CONSEGNA » Elenca, per favore, i Paesi stranieri che il brano sull'aggressione social alla Cgil cita insieme al loro leader, indicando accanto a ciascuno il nome di quel leader.

BRANO FORNITO »

Poco dopo la diffusione del comunicato dai profili Twitter e Facebook della Cgil nazionale, è scattata l’aggressione social con modalità e argomenti che non lasciano spazio alla politica o alle critiche valoriali, ma solo a provocazioni, insulti e odio. Che si è riversato direttamente sul sindacato con quelle sortite ormai anche un po’ logore, come “dove eravate?”, “siete la spalla del Pd”, “voi e le vostre pensioni d’oro”, e via così.
Interventi che nulla hanno a che vedere con il tema che ha scatenato lo shitstorming. Viene quindi da chiedersi perché simili attacchi, che non sono casuali ma appaiono “strutturati”, non scattino a ogni tweet del sindacato e invece siano sistematicamente presenti sui temi dei diritti civili. Di sicuro i diritti delle donne e della comunità Lgbtq sono temi fortemente polarizzanti, che dividono il campo, "con noi o contro di noi", aumentando il senso di appartenenza a un gruppo.
Ha iniziato Grande Capo @Tororialzato, 1.043 tweet in poco più di tre mesi d'iscrizione (febbraio 2023), seguito da ben 23 follower, un vero “leone da tastiera”, pubblicando una foto estatica di Meloni che recita “Più l’attaccate più saremo dalla sua parte”: messaggio che fa scattare il sentiment di difesa del leader di riferimento a prescindere dai contenuti che così spariscono, sia la violenza sulle donne, sia l’assenza d'interventi di contrasto al disagio e alla povertà, sia le politiche fiscali o quelle del lavoro. I fatti non contano più, conta solo l’appartenenza al gruppo.
La strategia della comunicazione social secondo il modello “Bestia” non prevede ragionamenti o tesi, ma parla alla pancia di ambo le parti con provocazioni, offese, denigrazioni, alzando il livello dello scontro: prevalgono rabbia, risentimenti, odio appunto, che allontanano razionalità e contenuti. E i temi della rivendicazione della parità di genere, per il loro portato culturale ed emotivo, sono perfetti per questa comunicazione.
Ma tra i commenti c’è anche chi, senza un briciolo di vergogna considerando che nel 2022 solo in Italia 122 donne sono state uccise nell’ambito di una relazione affettiva, rivendica la giustezza di quel voto perché evidentemente pensa che quello della violenza contro le donne non sia un problema: “Abbiamo votato noi per avere queste azioni del nostro governo, fatevi una ragione!”, scrive @Pepinnen, 145 follower per 120 following, un profilo pieno di offese, denigrazioni sessiste e razziste.
Perché il modello patriarcale di società basato sul concetto di “famiglia tradizionale”, nel quale la donna ha un ruolo subordinato rispetto all’uomo, fa parte della narrazione delle destre. Non è un caso che Paesi governati dalle destre ultranazionaliste, politicamente affini all’attuale governo italiano come l’Ungheria di Orban o la Polonia di Morawiecki, abbiano ostacolato l’adesione della Ue alla Convenzione e, nel caso della Polonia che l’aveva adottata, vogliano uscirne come ha già fatto la Turchia di Erdogan, adducendo come motivazione la difesa del modello tradizionale di famiglia.
La politica della destra italiana, che ha avuto il merito di portare per la prima volta nella storia d’Italia una donna al ruolo di presidente del Consiglio, schiaccia l’occhio alla parte più retriva e arretrata del Paese che vorrebbe ancora le donne “angeli del focolare”, o fattrici al servizio della Nazione e dell’economia.
Ma c’è anche chi nei commenti chiede “Ma che c’entra la Cgil con la violenza sulle donne?”, ignorando o dimenticando cosa sia il sindacato: il più grande movimento italiano sorto tra gli oppressi per perseguire la giustizia sociale. E cos’altro sono la rivendicazione e la tutela dei diritti delle donne - metà della popolazione mondiale e anche del nostro -, se non una lotta contro una storica e immane ingiustizia sociale?

DATI IN ESAME »

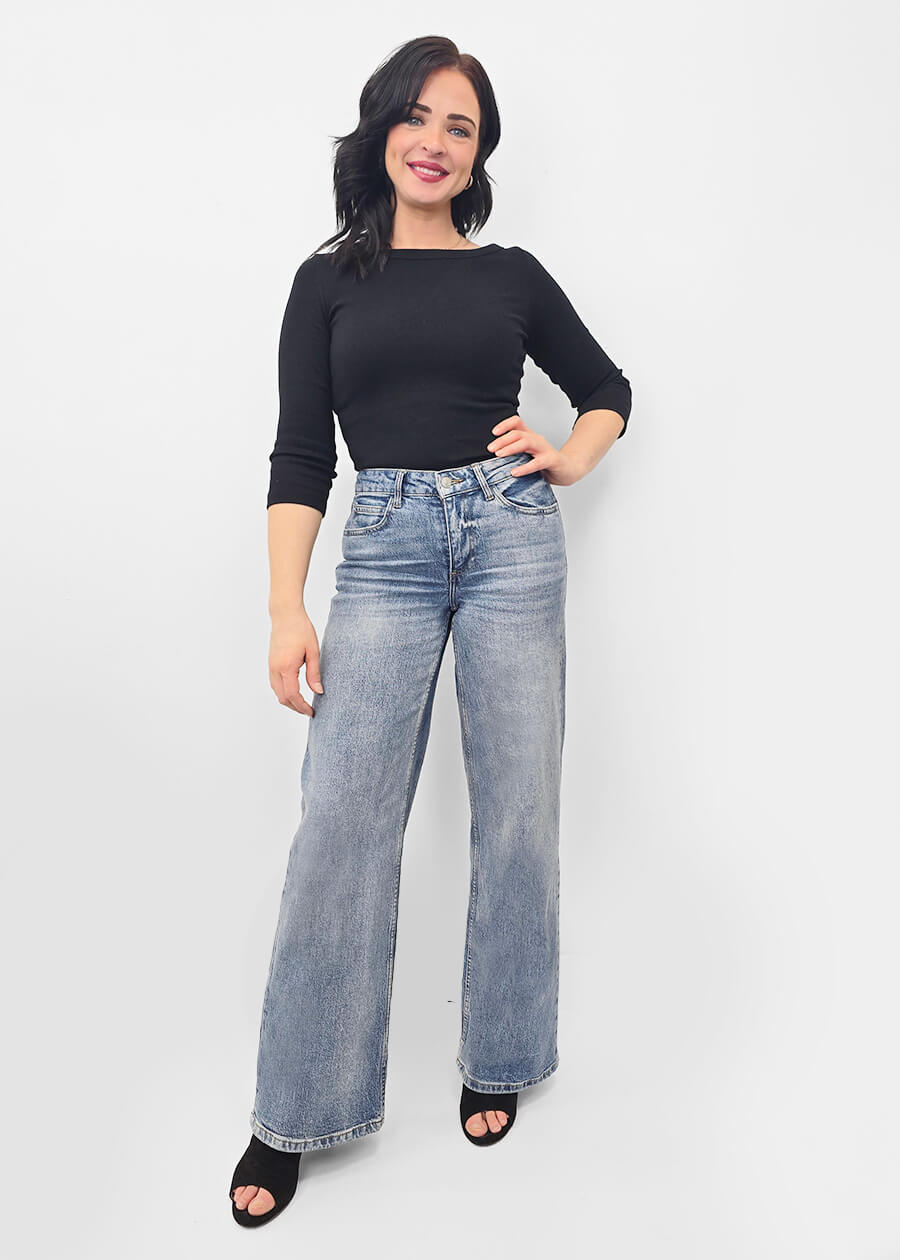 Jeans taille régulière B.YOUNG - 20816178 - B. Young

...

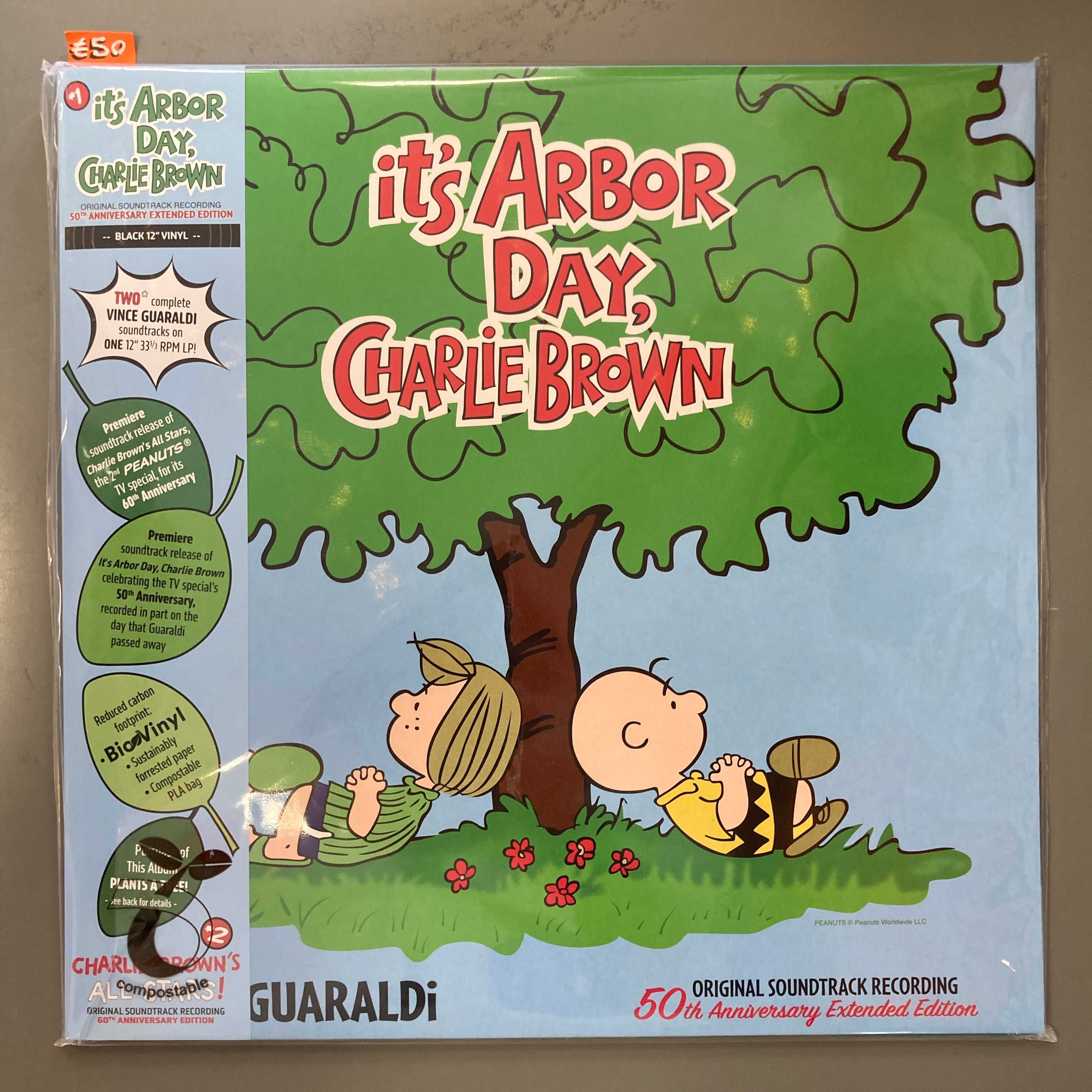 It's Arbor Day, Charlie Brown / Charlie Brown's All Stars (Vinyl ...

SOLUZIONE »
- Ungheria: Orban
- Polonia: Morawiecki
- Turchia: Erdogan